--- START OF RECORDED INFORMATION ---

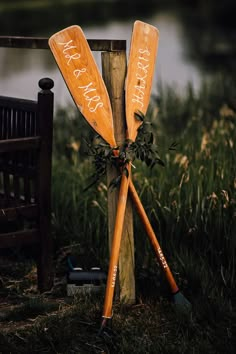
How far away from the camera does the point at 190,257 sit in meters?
4.69

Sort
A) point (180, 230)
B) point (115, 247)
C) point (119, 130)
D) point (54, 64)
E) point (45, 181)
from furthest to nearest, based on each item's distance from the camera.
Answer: point (54, 64) < point (180, 230) < point (45, 181) < point (119, 130) < point (115, 247)

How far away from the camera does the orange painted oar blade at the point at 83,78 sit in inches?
162

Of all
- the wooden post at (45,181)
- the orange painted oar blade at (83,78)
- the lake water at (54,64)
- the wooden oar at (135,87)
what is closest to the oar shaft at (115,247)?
the wooden oar at (135,87)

--- END OF RECORDED INFORMATION ---

### EXERCISE
Write out the lines above again with "camera" swapped for "viewer" wherever it appears, changing nothing else. Leave the pictures out.

### FULL RESPONSE
How far away from the viewer does the point at 190,257 sit in meters?
4.69

Sort
A) point (180, 230)
B) point (115, 247)
C) point (119, 130)
D) point (54, 64)
E) point (45, 181)
from furthest to nearest, based on each item's distance from the viewer.
Answer: point (54, 64) < point (180, 230) < point (45, 181) < point (119, 130) < point (115, 247)

How far away from the viewer does the orange painted oar blade at the point at 83,78 sit in inches?
162

Of all
- the wooden post at (45,181)
- the orange painted oar blade at (83,78)
- the lake water at (54,64)
- the wooden oar at (135,87)
what is closest to the oar shaft at (115,247)?
the wooden oar at (135,87)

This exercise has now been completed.